Segev largely lets the record speak for itself. Many will not like what it says. As a friend who read the Israeli edition of the book remarked, “It told me things I would rather not have known.” But what happened nearly four decades ago left a deep imprint on Israeli society and national attitudes. Understanding the present demands an honest confrontation with the past. “1949" is an important contribution to understanding.
No issue touching Israel’s establishment has been more subject to conflicting claims than the origins of what came to be known as the Arab refugee problem. The official Israeli version, supported in good part by independent evidence, is that hundreds of thousands of Palestinian Arabs became refugees when their own leaders and invading Arab armies urged them to flee, promising a speedy return once victory over the nascent Israeli state was achieved. But what also happened, as Israeli records show, is that thousands of Arabs were forcibly and sometimes violently expelled, both during and after the war, from areas originally assigned to Israel in the U. N. partition plan or subsequently conquered as the invading Arab armies were thrown back.

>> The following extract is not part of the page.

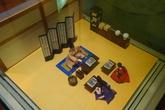 Heo Gyun and Heo Namseolheon Memorial Hall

Both during and after the war, plundering and looting of Arab property was common and, despite official efforts at suppression, largely uncontrolled. Prime Minister David Ben-Gurion told his cabinet he was appalled by the “moral failings” that secret reports on the pillaging revealed. Millions in Arab goods and property was seized. Some found its way into the hands of official custodians. Much was simply privately stolen.
Tens of thousands of Arab dwellings were taken over, many destined for the new immigrants from Europe and the Arab world. The welcoming of these immigrants in their hundreds of thousands has long been regarded as a remarkable success story. The record, Segev writes, shows that it was in many cases a tragedy. To begin with, the program was vastly overambitious, deliberately involving numbers far beyond the nation’s immediate capacity to settle and absorb. Thousands who came found themselves condemned to languish helplessly in squalid detention camps, ill-fed, without elementary privacy, harassed by a callous bureaucracy. The new land they had prepared themselves for was unprepared for them.
No group of immigrants had a harder time of it than those Jews who came from Arab countries. Culturally and socially, they found themselves in an alien environment, often scorned, exploited and humiliated by a then-majority European population that in many cases regarded them as a backward people. Yemenites were especially beset, their religious practices and antique culture both denigrated. Segev raises a sensitive point that other writers have also touched on: Was the early departure of Jews from Arab lands in every instance justified by a genuine or imminent threat to their security? His answer, again documented, is that it was not. Some Jewish communities in nearby Muslim countries faced no greater dangers than those they had always lived with. Their flight to Israel nonetheless was sometimes encouraged, even deviously coerced. The aim was not to assure the personal security of those involved, but to bolster the interests of the state.
There is much more in this account that throws a shadow across the fostered image of Israel’s earliest days and that alters the tones of a picture that has taken on almost mythological qualities. Ultimately what it shows is this: that the idealism of the founding generation was sometimes compromised by a fair measure of cynicism; that compassion was often modified by calculated self-interest; that tolerance and decency sometimes were replaced by callous narrow-mindedness and ugly expediency. In this sense, there is something of the universal in the darker side of the story of Israel’s first year.